Jean Parker who had made a number of films for Pine-Thomas in the 1940s returned to the screen for the first time in three years to play a role.

Filming started March 1953. In April the title was changed to Those Redheads from Seattle.

==Release==
The film was released in 3-D and non-3-D versions- Paramount gave exhibitors the right to choose.

Although Kiss Me Kate, released by Metro-Goldwyn-Mayer in November 1953, is often referred to as the first 3-D musical, Those Redheads from Seattle was released a month earlier.

==Music==
In the film, Teresa Brewer sings the Jerry Livingston/Mack David song "Baby, Baby, Baby", which was released as a single, and later covered by Mindy Carson, Jimmy Witherspoon and other artists.

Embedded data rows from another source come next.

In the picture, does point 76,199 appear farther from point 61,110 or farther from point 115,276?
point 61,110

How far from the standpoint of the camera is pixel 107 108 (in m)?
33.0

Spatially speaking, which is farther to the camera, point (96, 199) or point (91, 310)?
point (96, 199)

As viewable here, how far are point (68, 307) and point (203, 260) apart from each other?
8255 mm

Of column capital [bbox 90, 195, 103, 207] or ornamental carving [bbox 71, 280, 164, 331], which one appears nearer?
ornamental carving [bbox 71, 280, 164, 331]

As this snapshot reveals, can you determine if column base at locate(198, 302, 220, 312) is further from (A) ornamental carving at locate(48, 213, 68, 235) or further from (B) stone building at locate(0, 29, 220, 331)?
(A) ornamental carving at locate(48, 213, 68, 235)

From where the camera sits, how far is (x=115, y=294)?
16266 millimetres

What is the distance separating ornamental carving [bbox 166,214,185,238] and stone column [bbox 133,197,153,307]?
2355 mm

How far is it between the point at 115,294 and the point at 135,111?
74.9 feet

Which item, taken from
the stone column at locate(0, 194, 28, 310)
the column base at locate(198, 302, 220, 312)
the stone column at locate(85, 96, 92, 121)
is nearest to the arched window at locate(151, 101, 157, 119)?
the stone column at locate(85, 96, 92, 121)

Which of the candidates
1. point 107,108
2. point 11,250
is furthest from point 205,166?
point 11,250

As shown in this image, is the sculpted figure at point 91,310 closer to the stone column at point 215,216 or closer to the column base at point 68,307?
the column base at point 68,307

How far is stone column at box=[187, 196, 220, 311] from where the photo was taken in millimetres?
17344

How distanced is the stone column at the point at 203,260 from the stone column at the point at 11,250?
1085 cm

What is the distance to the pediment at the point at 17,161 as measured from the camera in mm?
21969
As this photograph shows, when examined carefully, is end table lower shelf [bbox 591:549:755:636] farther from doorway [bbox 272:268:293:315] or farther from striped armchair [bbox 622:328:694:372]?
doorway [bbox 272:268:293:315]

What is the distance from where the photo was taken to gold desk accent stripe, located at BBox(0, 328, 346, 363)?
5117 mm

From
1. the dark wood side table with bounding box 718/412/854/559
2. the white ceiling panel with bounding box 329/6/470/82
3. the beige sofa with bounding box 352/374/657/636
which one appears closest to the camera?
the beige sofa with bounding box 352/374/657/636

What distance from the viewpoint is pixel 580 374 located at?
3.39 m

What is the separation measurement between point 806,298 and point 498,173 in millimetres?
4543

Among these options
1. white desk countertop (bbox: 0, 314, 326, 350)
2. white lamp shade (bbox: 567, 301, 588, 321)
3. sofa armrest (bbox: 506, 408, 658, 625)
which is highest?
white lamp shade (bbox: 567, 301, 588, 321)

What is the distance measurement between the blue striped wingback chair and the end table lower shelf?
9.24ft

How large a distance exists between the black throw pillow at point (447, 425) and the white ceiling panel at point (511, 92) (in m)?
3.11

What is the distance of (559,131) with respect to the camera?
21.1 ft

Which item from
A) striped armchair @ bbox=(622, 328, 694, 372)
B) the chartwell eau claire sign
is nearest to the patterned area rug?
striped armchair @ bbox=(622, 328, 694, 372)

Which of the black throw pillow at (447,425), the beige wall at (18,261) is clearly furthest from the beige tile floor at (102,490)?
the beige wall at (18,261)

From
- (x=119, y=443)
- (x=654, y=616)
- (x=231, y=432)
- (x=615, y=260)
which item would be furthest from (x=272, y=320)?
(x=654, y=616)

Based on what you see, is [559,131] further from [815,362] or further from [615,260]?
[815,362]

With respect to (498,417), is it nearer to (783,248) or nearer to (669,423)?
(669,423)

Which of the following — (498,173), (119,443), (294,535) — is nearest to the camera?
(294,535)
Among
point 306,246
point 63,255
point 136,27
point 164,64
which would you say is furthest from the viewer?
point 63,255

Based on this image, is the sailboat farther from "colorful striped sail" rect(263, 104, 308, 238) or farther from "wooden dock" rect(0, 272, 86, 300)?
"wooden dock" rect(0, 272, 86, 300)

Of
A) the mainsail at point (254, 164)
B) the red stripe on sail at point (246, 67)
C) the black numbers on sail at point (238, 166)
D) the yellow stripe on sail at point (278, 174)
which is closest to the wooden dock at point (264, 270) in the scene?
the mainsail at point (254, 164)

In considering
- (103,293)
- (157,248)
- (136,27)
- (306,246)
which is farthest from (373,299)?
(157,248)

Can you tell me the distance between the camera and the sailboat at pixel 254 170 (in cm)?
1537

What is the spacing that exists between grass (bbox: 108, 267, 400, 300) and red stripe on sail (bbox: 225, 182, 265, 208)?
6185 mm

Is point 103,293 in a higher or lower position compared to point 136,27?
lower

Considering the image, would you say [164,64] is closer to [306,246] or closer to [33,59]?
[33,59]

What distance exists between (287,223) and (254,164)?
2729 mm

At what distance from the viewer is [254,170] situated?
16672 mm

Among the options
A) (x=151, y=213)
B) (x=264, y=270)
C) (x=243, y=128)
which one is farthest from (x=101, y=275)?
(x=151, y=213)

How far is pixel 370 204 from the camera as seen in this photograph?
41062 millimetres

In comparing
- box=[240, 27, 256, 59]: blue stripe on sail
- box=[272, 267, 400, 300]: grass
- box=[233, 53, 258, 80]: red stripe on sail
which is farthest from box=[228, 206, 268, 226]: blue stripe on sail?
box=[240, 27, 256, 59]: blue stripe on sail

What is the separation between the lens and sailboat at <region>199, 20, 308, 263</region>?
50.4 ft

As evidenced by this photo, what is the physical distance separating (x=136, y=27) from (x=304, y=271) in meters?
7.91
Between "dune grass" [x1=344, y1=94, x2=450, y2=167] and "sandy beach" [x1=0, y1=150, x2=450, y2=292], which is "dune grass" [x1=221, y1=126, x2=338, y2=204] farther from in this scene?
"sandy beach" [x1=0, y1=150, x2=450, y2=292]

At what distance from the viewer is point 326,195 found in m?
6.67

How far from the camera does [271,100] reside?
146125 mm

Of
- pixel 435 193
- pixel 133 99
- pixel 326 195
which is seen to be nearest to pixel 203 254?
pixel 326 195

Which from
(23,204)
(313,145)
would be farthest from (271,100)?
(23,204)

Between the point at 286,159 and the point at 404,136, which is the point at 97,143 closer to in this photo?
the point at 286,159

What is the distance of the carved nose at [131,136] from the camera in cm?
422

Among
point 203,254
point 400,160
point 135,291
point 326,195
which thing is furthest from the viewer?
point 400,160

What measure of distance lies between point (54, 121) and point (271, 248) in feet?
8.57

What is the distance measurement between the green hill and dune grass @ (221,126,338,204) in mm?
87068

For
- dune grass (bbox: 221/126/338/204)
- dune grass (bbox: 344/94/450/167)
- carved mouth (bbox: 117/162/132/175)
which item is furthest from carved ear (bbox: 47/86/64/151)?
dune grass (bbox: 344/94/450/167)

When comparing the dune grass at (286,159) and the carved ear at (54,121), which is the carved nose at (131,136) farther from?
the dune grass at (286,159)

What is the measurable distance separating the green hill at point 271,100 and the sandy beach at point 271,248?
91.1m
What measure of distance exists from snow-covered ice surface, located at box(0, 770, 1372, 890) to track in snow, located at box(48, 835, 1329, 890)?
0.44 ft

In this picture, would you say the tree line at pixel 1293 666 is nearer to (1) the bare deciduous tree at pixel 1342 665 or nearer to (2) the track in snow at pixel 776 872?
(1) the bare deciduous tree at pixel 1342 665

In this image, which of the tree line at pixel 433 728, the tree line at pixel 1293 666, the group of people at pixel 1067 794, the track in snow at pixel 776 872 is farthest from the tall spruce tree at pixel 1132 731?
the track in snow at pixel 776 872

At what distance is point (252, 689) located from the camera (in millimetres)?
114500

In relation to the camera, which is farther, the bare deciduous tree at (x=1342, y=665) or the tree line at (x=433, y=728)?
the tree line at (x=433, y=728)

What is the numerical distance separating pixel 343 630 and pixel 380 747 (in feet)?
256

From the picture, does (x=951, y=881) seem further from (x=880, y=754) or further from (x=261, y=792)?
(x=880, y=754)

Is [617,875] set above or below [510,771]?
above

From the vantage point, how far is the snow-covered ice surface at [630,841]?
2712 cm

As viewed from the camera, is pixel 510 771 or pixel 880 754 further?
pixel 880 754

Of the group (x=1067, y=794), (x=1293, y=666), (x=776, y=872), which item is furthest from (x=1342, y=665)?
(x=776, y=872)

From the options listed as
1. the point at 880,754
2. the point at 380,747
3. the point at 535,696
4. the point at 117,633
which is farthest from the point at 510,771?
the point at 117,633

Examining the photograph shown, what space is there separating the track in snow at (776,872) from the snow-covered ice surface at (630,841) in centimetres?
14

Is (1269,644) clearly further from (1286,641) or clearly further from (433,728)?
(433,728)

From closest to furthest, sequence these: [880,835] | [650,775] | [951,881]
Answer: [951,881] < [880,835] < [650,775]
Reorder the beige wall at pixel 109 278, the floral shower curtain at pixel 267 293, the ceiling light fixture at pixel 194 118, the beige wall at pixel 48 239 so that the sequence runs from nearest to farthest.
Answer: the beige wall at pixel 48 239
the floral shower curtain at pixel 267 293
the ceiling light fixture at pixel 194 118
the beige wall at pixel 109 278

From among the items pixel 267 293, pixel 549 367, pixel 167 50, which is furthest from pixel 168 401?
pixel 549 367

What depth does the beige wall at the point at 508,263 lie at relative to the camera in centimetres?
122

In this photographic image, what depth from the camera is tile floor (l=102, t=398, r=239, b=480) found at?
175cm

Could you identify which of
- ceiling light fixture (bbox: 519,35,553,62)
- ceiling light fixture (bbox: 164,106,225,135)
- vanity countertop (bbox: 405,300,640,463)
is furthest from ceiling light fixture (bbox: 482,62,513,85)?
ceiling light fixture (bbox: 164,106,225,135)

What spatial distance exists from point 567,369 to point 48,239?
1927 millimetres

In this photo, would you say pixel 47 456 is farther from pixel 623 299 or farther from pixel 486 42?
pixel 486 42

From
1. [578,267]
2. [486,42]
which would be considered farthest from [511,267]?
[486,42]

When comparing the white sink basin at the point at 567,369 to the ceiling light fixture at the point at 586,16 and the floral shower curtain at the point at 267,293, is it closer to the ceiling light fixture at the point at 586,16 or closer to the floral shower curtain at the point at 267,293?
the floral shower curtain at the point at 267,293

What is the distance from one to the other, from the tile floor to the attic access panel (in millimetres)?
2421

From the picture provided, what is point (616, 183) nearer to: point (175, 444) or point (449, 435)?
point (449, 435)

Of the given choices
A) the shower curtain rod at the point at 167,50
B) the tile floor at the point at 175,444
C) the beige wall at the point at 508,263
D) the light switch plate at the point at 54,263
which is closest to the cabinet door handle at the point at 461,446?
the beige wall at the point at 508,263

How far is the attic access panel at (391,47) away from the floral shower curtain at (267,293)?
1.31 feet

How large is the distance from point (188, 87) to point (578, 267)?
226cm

Mitchell had a hit with "Chicka Boom" written by Bob Merrill that Mitchell sang in the film.

Other songs featured include:

"I Guess It Was You All the Time" written by Johnny Mercer and Hoagy Carmichael

"Mr. Banjo Man"

"Take Back Your Gold"

==Restoration==
In September 2006, the film was shown in 3-D for the first time in 50 years at the World 3-D Expo in Hollywood.

In 2017 a digital restoration played at the TCM Festival in Hollywood and at the Seattle International Film Festival. The movie premiered in Seattle at the Paramount Theatre in 1953.

A 3-D Blu-ray was released in May 2017 by Kino Lorber.